Weird Looking: mike:1 coldfusion: 0

mike:1 coldfusion: 0

December 19, 2005 7:58pm (4 years, 8 months and 3 weeks ago)
Cole mentioned that he was trying to parse Unix time stamps from Yahoo’s traffic web services to something human-readable.  In ColdFusion.  In case you don’t know, CF runs on top of Java and has access to its entire API.  “Easy”, thought I, Java’s Date object can deal with milliseconds since epoch, very similar to your Unix time stamps in most regards.  ColdFusion’s DateFormat function can then be used to translate Date objects into a human-readable string.

<cfset time = 1135038970>
<cfset date = createObject("java", "java.util.Date").init(time * 1000)>


Nope.  The constructor takes a long argument and coldfusion’s scalars cast to doubles when sent to java.  So we turn to ColdFusion’s answer, JavaCast.

<cfset date = createObject("java", "java.util.Date").init(JavaCast("long", time * 1000))>

This is where it got weird.  Coldfusion threw an error that the number was too big to be cast to an int.  What?!  Why is it casting anything to an int?!

◆ **EXTRACTED ENTRIES**:
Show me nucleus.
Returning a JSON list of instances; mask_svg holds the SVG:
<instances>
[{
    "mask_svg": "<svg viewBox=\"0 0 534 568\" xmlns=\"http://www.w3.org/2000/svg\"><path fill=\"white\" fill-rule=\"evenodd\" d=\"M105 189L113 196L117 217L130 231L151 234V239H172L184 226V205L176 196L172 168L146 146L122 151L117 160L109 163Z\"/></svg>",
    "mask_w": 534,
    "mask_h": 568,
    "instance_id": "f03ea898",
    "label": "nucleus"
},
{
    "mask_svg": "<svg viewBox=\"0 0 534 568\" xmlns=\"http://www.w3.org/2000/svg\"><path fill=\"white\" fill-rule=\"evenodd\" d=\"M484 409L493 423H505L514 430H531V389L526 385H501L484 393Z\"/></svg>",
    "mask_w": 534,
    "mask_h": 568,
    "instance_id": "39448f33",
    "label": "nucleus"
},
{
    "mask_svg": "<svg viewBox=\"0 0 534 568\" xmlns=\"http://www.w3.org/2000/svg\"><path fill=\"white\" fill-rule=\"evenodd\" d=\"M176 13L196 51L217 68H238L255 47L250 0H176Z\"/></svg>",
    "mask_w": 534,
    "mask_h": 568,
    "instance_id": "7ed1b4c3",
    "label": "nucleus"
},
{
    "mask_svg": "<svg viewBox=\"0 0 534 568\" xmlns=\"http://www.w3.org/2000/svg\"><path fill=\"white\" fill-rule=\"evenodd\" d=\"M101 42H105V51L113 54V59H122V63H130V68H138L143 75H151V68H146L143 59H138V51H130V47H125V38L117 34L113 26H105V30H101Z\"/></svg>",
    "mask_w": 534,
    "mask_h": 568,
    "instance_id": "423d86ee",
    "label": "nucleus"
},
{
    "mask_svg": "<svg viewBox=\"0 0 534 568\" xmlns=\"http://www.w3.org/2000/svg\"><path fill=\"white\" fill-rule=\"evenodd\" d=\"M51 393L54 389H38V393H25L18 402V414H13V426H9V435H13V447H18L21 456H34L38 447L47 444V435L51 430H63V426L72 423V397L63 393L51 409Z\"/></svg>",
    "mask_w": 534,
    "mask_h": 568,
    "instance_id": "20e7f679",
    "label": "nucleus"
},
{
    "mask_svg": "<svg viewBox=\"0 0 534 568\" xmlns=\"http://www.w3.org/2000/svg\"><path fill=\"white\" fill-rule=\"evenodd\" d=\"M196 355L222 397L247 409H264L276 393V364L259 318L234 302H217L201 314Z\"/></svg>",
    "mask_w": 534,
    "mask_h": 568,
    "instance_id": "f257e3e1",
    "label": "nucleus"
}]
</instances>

◆ **ACTIVITIES**:
1. In the post about converting Unix time stamps in ColdFusion, why did the author's first attempt at building a Java Date fail, prompting the switch to JavaCast?
2. Continue the post about converting Unix time stamps in ColdFusion, starting right after its final sentence.

◆ **TASK ANSWERS**:
1. The java.util.Date constructor takes a long argument, but ColdFusion's scalars are cast to doubles when sent to Java. JavaCast was used to pass the value as a long instead.

2.
I tried a slight variation:

<cfset date = createObject("java", "java.util.Date").init(JavaCast("long", time) * 1000)>

It cast time to a long alright, but then multiplying it by 1000 casts it back to a double.  So I wracked my brain for a way to get this number multiplied by 1000 into a long.  Laughing maniacally, I typed it out:

<cfset date = createObject("java", "java.util.Date").init(createObject("java", "java.lang.Long").parseLong(time & "000"))>

You proved a worthy adversary, ColdFusion, but your crane style was no match for my tiger style.
Oh, and there you go, Cole. :D

Comments

Dec 19, 2005 9:03pm
Oh, man that’s great!

Stupid ColdFusion. Who’d program with that crap anyway? Oh… wait…

I wonder why it would try to cast it as an int. That’s weird. I understand that Cast() is used to battle ambiguity, but why change the data type?

At any rate, thanks for code. As soon as I can figure out how to parse this not-so-strange-but-strange-to-coldfuion’s-xmlparser xml code, I’ll throw it in there.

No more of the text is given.